Document section
It's a safe bet that, for the most part, the human in the loop computing is
going to be built on the cheapest humans available.

------
cafebeen
These ideas are not quite "emerging", but now is certainly a great time to
implement them! Consider this quote:

"Man-computer symbiosis is a subclass of man-machine systems. There are many
man-machine systems. At present, however, there are no man-computer symbioses.
The purposes of this paper are to present the concept and, hopefully, to
foster the development of man-computer symbiosis by analyzing some problems of
interaction between men and computing machines, calling attention to
applicable principles of man-machine engineering, and pointing out a few
questions to which research answers are needed. The hope is that, in not too
many years, human brains and computing machines will be coupled together very
tightly, and that the resulting partnership will think as no human brain has
ever thought and process data in a way not approached by the information-
handling machines we know today."

Licklider, J.C.R., "Man-Computer Symbiosis", IRE Transactions on Human Factors
in Electronics, vol. HFE-1, 4-11, Mar 1960.
[http://groups.csail.mit.edu/medg/people/psz/Licklider.html](http://groups.csail.mit.edu/medg/people/psz/Licklider.html)

------
Animats
_" As the CEO of CrowdFlower, I’ve..."_

It's supervised learning with the supervision coming from something like
Mechanical Turk.

To do
1. Reproduce the thread on human-in-the-loop computing from "The purposes of" to "4-11, Mar 1960.".
2. According to the thread on human-in-the-loop computing, in which publication did Licklider's "Man-Computer Symbiosis" appear?
3. Check each statement against the thread on human-in-the-loop computing and answer yes or no, quoting the words that decide it: (a) cafebeen describes the ideas as fully "emerging." (b) The Licklider passage states that at present no man-computer symbioses exist. (c) Animats says the supervision comes from something like Mechanical Turk.

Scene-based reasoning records
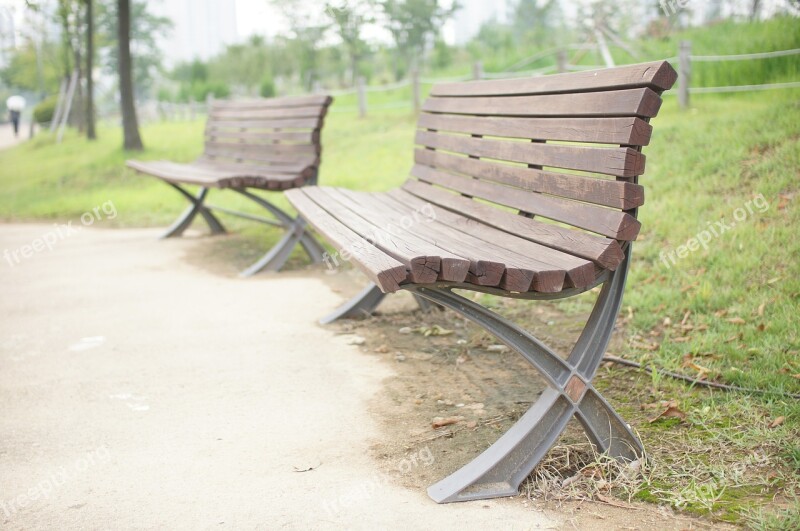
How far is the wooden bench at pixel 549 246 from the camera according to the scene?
2.28 meters

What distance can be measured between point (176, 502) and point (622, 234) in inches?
63.7

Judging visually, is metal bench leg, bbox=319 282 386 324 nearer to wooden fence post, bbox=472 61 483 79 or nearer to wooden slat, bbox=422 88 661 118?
wooden slat, bbox=422 88 661 118

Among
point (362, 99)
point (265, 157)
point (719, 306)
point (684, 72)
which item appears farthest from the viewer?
point (362, 99)

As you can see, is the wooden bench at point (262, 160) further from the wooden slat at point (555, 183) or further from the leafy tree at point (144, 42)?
the leafy tree at point (144, 42)

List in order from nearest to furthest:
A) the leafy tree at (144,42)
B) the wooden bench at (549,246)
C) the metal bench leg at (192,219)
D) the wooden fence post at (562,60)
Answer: the wooden bench at (549,246) < the metal bench leg at (192,219) < the wooden fence post at (562,60) < the leafy tree at (144,42)

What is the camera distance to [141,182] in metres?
11.0

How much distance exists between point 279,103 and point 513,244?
151 inches

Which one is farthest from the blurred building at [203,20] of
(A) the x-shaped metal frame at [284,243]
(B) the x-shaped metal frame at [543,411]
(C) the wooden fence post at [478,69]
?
(B) the x-shaped metal frame at [543,411]

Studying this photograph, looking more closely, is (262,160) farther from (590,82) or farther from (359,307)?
(590,82)

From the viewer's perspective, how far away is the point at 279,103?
6.09 m

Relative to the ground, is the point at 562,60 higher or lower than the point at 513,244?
higher

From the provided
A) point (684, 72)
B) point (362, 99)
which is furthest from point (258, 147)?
point (362, 99)

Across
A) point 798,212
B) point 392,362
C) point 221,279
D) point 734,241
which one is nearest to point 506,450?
point 392,362

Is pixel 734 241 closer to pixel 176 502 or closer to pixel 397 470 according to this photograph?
pixel 397 470
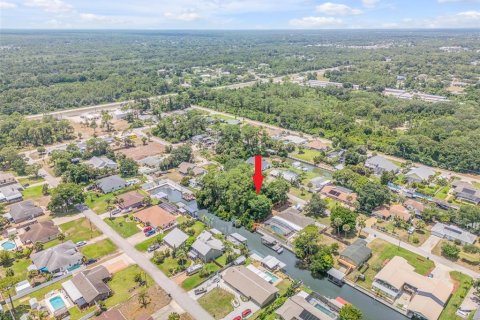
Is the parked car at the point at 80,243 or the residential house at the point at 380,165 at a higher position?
the residential house at the point at 380,165

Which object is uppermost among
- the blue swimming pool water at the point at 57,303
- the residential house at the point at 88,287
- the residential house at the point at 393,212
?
the residential house at the point at 393,212

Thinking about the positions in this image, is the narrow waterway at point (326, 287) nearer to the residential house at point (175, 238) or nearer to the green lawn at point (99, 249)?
the residential house at point (175, 238)

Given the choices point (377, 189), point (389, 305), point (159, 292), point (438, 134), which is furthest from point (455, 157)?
point (159, 292)

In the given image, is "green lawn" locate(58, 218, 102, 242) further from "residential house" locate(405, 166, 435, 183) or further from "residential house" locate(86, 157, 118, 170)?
"residential house" locate(405, 166, 435, 183)

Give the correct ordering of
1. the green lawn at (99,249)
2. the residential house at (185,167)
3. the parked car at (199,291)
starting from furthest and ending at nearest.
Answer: the residential house at (185,167) < the green lawn at (99,249) < the parked car at (199,291)

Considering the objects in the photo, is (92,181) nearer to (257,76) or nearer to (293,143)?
(293,143)

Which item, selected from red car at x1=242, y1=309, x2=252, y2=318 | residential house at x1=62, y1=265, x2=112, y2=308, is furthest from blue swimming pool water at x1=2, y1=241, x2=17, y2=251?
red car at x1=242, y1=309, x2=252, y2=318

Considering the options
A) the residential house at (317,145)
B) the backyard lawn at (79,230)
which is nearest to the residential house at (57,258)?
the backyard lawn at (79,230)
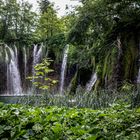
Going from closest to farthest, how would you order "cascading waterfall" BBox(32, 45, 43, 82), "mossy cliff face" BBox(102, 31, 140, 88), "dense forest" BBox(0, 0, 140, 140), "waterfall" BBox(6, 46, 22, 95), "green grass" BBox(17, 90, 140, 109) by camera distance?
"dense forest" BBox(0, 0, 140, 140)
"green grass" BBox(17, 90, 140, 109)
"mossy cliff face" BBox(102, 31, 140, 88)
"waterfall" BBox(6, 46, 22, 95)
"cascading waterfall" BBox(32, 45, 43, 82)

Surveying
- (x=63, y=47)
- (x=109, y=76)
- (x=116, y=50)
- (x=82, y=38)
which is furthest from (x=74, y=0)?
(x=63, y=47)

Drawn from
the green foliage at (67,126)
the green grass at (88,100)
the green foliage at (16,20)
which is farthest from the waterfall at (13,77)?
the green foliage at (67,126)

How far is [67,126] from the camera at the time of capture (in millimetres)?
2527

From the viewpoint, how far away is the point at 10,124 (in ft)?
8.27

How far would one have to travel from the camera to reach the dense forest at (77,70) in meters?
2.46

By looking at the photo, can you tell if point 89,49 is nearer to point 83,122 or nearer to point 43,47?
point 83,122

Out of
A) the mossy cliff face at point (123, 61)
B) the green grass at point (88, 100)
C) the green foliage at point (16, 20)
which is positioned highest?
the green foliage at point (16, 20)

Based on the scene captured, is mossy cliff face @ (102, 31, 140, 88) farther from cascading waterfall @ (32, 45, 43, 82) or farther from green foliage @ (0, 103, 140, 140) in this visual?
cascading waterfall @ (32, 45, 43, 82)

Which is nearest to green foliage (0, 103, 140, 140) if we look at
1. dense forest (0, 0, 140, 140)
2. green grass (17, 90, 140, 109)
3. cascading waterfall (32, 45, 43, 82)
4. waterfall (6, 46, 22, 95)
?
dense forest (0, 0, 140, 140)

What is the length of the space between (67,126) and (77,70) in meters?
10.8

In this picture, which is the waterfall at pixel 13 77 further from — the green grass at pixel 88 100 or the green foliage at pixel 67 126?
the green foliage at pixel 67 126

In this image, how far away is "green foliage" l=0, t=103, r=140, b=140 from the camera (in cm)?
223

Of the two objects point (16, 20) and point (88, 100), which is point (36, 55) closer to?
point (16, 20)

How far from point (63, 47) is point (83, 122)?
1695 cm
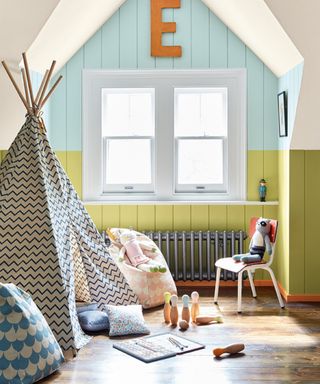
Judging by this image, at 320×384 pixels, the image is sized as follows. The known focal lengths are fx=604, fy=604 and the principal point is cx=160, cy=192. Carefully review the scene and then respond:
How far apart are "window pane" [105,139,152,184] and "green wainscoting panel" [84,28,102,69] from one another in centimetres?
73

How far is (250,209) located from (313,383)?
262 centimetres

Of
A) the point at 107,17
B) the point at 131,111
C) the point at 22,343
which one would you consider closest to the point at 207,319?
the point at 22,343

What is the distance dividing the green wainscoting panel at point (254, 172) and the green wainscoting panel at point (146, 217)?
921 millimetres

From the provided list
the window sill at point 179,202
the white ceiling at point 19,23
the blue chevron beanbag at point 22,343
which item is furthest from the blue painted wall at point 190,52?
the blue chevron beanbag at point 22,343

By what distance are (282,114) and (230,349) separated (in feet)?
7.83

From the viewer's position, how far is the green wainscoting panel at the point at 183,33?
561 centimetres

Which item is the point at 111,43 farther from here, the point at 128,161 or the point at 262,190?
the point at 262,190

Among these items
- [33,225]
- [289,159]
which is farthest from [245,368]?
[289,159]

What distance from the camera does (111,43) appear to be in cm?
563

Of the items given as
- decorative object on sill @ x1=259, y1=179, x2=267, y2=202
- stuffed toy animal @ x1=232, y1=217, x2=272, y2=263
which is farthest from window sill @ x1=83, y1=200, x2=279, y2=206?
stuffed toy animal @ x1=232, y1=217, x2=272, y2=263

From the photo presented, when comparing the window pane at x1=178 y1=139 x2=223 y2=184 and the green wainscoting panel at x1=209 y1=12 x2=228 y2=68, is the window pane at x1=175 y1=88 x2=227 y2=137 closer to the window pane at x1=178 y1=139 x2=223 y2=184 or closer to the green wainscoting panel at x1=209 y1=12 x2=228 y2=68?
the window pane at x1=178 y1=139 x2=223 y2=184

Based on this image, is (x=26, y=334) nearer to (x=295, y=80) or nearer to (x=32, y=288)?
(x=32, y=288)

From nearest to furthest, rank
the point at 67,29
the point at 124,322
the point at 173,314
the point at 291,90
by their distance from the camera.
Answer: the point at 124,322, the point at 173,314, the point at 67,29, the point at 291,90

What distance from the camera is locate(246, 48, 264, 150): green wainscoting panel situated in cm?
563
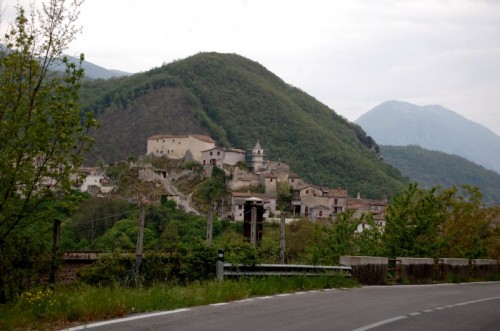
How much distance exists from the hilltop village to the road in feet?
315

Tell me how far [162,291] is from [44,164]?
9.33 ft

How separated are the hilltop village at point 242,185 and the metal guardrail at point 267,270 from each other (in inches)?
3660

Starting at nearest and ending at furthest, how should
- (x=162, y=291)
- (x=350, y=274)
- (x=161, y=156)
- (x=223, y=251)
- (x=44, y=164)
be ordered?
(x=44, y=164) < (x=162, y=291) < (x=223, y=251) < (x=350, y=274) < (x=161, y=156)

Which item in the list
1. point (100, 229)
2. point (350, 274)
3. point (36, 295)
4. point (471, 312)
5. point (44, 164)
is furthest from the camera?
point (100, 229)

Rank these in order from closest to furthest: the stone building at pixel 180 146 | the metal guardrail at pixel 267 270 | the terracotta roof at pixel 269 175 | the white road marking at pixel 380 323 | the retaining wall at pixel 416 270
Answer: the white road marking at pixel 380 323 < the metal guardrail at pixel 267 270 < the retaining wall at pixel 416 270 < the terracotta roof at pixel 269 175 < the stone building at pixel 180 146

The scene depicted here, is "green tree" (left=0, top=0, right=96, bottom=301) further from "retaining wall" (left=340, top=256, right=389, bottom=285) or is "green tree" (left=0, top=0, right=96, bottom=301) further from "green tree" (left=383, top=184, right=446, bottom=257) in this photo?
"green tree" (left=383, top=184, right=446, bottom=257)

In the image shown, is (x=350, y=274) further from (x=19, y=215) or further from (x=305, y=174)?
(x=305, y=174)

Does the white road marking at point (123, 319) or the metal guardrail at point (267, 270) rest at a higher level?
the metal guardrail at point (267, 270)

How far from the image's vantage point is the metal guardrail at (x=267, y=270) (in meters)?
13.9

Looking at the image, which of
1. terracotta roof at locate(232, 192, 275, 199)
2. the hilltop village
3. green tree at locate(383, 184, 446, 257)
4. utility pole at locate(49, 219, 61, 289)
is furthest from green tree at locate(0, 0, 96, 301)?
terracotta roof at locate(232, 192, 275, 199)

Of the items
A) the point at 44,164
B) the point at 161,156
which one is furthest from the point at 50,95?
the point at 161,156

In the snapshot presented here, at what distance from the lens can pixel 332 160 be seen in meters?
180

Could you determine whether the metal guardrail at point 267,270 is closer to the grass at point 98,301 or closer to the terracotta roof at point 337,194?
the grass at point 98,301


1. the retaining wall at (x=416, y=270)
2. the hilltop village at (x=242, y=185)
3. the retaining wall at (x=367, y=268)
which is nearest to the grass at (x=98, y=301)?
the retaining wall at (x=367, y=268)
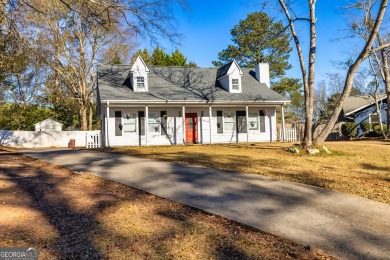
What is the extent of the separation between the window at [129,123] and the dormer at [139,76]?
172 centimetres

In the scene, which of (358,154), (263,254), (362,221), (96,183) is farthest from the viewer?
(358,154)

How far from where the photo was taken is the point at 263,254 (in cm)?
363

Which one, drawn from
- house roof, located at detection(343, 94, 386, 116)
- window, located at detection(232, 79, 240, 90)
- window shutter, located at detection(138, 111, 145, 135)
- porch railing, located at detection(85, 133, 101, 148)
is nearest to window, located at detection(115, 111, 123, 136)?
window shutter, located at detection(138, 111, 145, 135)

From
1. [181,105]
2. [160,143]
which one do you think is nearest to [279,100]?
[181,105]

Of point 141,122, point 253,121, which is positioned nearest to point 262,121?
point 253,121

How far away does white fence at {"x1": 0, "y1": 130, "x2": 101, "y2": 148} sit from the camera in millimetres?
23828

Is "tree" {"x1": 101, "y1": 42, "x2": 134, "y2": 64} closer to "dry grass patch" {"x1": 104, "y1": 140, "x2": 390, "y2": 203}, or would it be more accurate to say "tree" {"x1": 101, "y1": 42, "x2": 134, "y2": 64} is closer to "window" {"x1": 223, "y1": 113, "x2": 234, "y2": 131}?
"window" {"x1": 223, "y1": 113, "x2": 234, "y2": 131}

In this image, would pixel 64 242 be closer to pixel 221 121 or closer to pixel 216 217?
pixel 216 217

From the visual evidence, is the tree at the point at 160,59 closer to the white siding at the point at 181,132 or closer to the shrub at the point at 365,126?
the white siding at the point at 181,132

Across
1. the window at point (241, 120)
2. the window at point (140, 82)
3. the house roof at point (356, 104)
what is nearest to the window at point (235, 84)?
the window at point (241, 120)

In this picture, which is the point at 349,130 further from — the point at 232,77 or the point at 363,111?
the point at 232,77

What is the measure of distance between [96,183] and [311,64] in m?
9.46

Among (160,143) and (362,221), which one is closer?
(362,221)

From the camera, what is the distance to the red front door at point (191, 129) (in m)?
21.0
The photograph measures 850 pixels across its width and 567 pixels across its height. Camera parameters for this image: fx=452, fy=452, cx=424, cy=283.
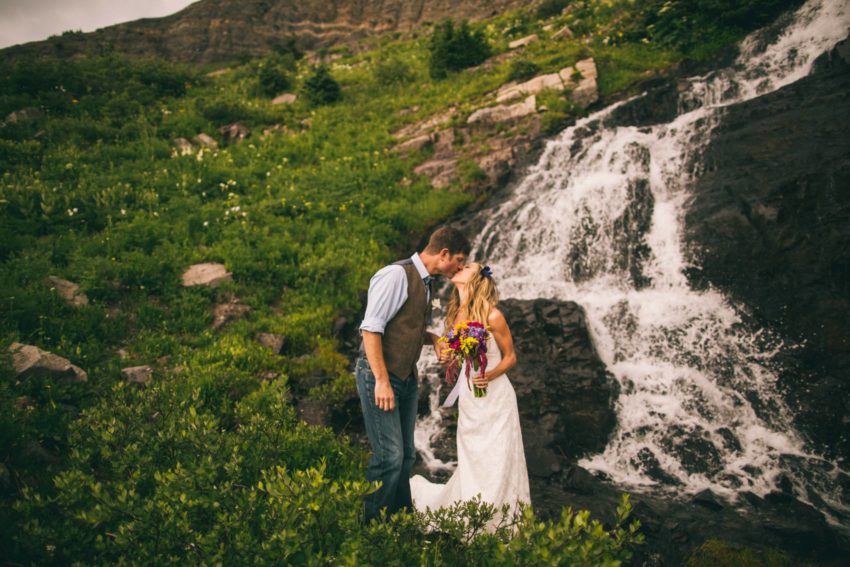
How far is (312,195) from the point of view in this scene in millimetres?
15391

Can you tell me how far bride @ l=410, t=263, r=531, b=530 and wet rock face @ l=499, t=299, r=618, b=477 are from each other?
270 cm

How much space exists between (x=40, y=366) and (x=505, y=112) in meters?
16.7

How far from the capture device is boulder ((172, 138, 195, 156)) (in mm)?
17016

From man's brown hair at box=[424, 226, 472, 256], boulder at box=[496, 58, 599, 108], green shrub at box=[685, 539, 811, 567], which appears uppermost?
boulder at box=[496, 58, 599, 108]

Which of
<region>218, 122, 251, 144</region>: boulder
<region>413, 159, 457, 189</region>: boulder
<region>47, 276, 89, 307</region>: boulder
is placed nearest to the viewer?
<region>47, 276, 89, 307</region>: boulder

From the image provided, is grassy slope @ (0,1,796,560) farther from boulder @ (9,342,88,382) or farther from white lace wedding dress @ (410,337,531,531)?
white lace wedding dress @ (410,337,531,531)

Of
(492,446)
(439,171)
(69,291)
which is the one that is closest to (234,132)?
(439,171)

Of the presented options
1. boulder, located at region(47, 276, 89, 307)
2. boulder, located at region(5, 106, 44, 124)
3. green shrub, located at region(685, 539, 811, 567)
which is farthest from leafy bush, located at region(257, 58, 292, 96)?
green shrub, located at region(685, 539, 811, 567)

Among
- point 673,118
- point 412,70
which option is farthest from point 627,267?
point 412,70

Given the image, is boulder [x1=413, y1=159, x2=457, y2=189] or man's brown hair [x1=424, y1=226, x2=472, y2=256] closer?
man's brown hair [x1=424, y1=226, x2=472, y2=256]

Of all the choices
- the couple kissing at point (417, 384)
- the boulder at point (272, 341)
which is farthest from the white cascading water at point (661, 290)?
the boulder at point (272, 341)

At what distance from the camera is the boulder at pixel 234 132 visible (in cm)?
1914

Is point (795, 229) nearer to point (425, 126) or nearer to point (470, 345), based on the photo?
point (470, 345)

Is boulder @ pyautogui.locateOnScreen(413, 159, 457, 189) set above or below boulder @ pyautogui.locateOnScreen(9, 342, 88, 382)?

Solutions to the problems
1.
The purposes of this paper are to present the concept and, hopefully, to
foster the development of man-computer symbiosis by analyzing some problems of
interaction between men and computing machines, calling attention to
applicable principles of man-machine engineering, and pointing out a few
questions to which research answers are needed. The hope is that, in not too
many years, human brains and computing machines will be coupled together very
tightly, and that the resulting partnership will think as no human brain has
ever thought and process data in a way not approached by the information-
handling machines we know today."

Licklider, J.C.R., "Man-Computer Symbiosis", IRE Transactions on Human Factors
in Electronics, vol. HFE-1, 4-11, Mar 1960.

2. IRE Transactions on Human Factors in Electronics, vol. HFE-1, March 1960.

3.
(a) No: "These ideas are not quite "emerging""
(b) Yes: "At present, however, there are no man-computer symbioses."
(c) Yes: "with the supervision coming from something like Mechanical Turk"